Générer son visage avec une intelligence artificielle (IA) peut paraître ludique. Cette pratique a pourtant fissuré l’équilibre mental d’une professionnelle aguerrie.
Elle s’appelle Caitlin Ner. Elle travaillait dans une start-up spécialisée en génération d’images par IA. Son témoignage, publié par Newsweek, éclaire une zone encore peu discutée des usages numériques actuels.
Que s’est-il passé ?
Tout a commencé sur son lieu de travail. Caitlin Ner consacrait jusqu’à neuf heures quotidiennes à paramétrer des systèmes de génération visuelle récents. Les premières créations lui semblaient fascinantes. Malgré des visages déformés et des corps mal proportionnés, elle ressentait une forme d’émerveillement.
Mais très vite, cette sensation a changé. En quelques mois, l’attrait initial a laissé place à une agitation permanente. Elle raconte que ces images ont modifié son rapport à son propre corps. Son cerveau recevait une stimulation constante, qu’elle juge désormais nuisible.
Même après la correction de certaines erreurs anatomiques, les visuels ont conservé une influence pesante. Les défauts ont laissé place à des silhouettes très fines et à des traits idéalisés. Une nouvelle esthétique qui a pesé sur son moral.
À force de s’exposer à ces images, sa vision de la normalité s’est transformée. Face à son miroir, par exemple, Ner commençait à juger son reflet différemment. Elle perçoit un corps nécessitant des corrections.
Et le pire ?
L’entreprise dans laquelle Caitlin Ner travaillait l’a encouragée à créer des images d’elle-même en mannequin. Le but était de cibler un public intéressé par la mode. Et depuis, elle fait une fixation sur sa silhouette. Elle a constamment comparé son apparence réelle à celle de son avatar numérique.
Elle évoque une obsession liée à la minceur, à la peau parfaite et à l’apparence idéale. Son sommeil s’est détérioré. Elle passait ses nuits à produire de nouvelles images. Chaque rendu provoquait une excitation immédiate, qu’elle comparait à une stimulation chimique répétée.

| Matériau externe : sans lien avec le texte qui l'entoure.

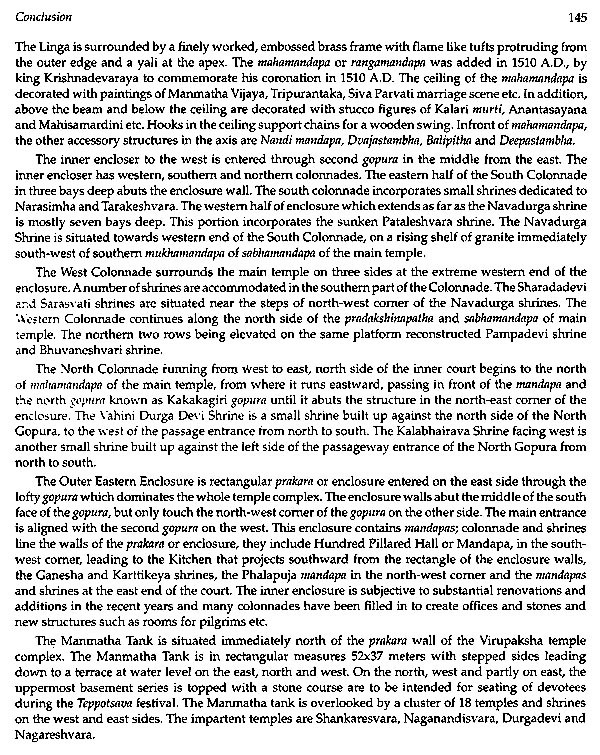 Conclusion 145

The Linga is surrounded by a finely worked, embossed brass frame with flame like tufts protruding from the outer edge and a yali at the apex. The mahamandapa or rangamandapa was added in 1510 A.D., by king Krishnadevaraya to commemorate his coronation in 1510 A.D. The ceiling of the mahamandapa is decorated with paintings of Manmatha Vijaya, Tripurantaka, Siva Parvati marriage scene etc. In addition, above the beam and below the ceiling are decorated with stucco figures of Kalari murti, Anantasayana and Mahisamardini etc. Hooks in the ceiling support chains for a wooden swing. Infront of mahamandapa, the other accessory structures in the axis are Nandi mandapa, Dvajastambha, Balipitha and Deepastambha.

The inner encloser to the west is entered through second gopura in the middle from the east. The inner encloser has western, southern and northern colonnades. The eastern half of the South Colonnade in three bays deep abuts the enclosure wall. The south colonnade incorporates small shrines dedicated to Narasimha and Tarakeshvara. The western half of enclosure which extends as far as the Navadurga shrine is mostly seven bays deep. This portion incorporates the sunken Pataleshvara shrine. The Navadurga Shrine is situated towards western end of the South Colonnade, on a rising shelf of granite immediately south-west of southern mukhamandapa of sabhamandapa of the main temple.

The West Colonnade surrounds the main temple on three sides at the extreme western end of the enclosure. A number of shrines are accommodated in the southern part of the Colonnade. The Sharadadevi and Sarasvati shrines are situated near the steps of north-west corner of the Navadurga shrines. The Western Colonnade continues along the north side of the pradakshinapatha and sabhamandapa of main temple. The northern two rows being elevated on the same platform reconstructed Pampadevi shrine and Bhuvaneshvari shrine.

The North Colonnade running from west to east, north side of the inner court begins to the north of mahamandapa of the main temple, from where it runs eastward, passing in front of the mandapa and the north gopura known as Kakakagiri gopura until it abuts the structure in the north-east corner of the enclosure. The Vahini Durga Devi Shrine is a small shrine built up against the north side of the North Gopura, to the west of the passage entrance from north to south. The Kalabhairava Shrine facing west is another small shrine built up against the left side of the passageway entrance of the North Gopura from north to south.

The Outer Eastern Enclosure is rectangular prakara or enclosure entered on the east side through the lofty gopura which dominates the whole temple complex. The enclosure walls abut the middle of the south face of the gopura, but only touch the north-west corner of the gopura on the other side. The main entrance is aligned with the second gopura on the west. This enclosure contains mandapas; colonnade and shrines line the walls of the prakara or enclosure, they include Hundred Pillared Hall or Mandapa, in the south-west corner, leading to the Kitchen that projects southward from the rectangle of the enclosure walls, the Ganesha and Karttikeya shrines, the Phalapuja mandapa in the north-west corner and the mandapas and shrines at the east end of the court. The inner enclosure is subjective to substantial renovations and additions in the recent years and many colonnades have been filled in to create offices and stones and new structures such as rooms for pilgrims etc.

The Manmatha Tank is situated immediately north of the prakara wall of the Virupaksha temple complex. The Manmatha Tank is in rectangular measures 52x37 meters with stepped sides leading down to a terrace at water level on the east, north and west. On the north, west and partly on east, the uppermost basement series is topped with a stone course are to be intended for seating of devotees during the Teppotsava festival. The Manmatha tank is overlooked by a cluster of 18 temples and shrines on the west and east sides. The impartent temples are Shankaresvara, Naganandisvara, Durgadevi and Nagareshvara.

Pour info, Ner avait auparavant stabilisé un trouble bipolaire. Cette dépendance récente a provoqué une phase maniaque, suivie d’un épisode psychotique. Une image la représentant sur un cheval volant l’a amenée à croire à des capacités irréelles. Elle dit avoir entendu des voix l’encourageant à sauter de son balcon, avec la conviction de pouvoir survivre.
Elle a fini par solliciter l’aide de ses proches. Un professionnel de santé a établi un lien entre son état et son activité quotidienne. Cette prise de conscience l’a conduite à quitter la start-up. Elle explique aujourd’hui ce vécu comme une forme d’addiction numérique liée à une exposition prolongée aux images générées.
Depuis, elle occupe un poste de direction chez PsyMed Ventures, un fonds tourné vers la santé mentale et cérébrale. Plusieurs sociétés soutenues par cette structure utilisent encore des outils d’IA. Ner indique continuer à s’en servir, avec une vigilance accrue.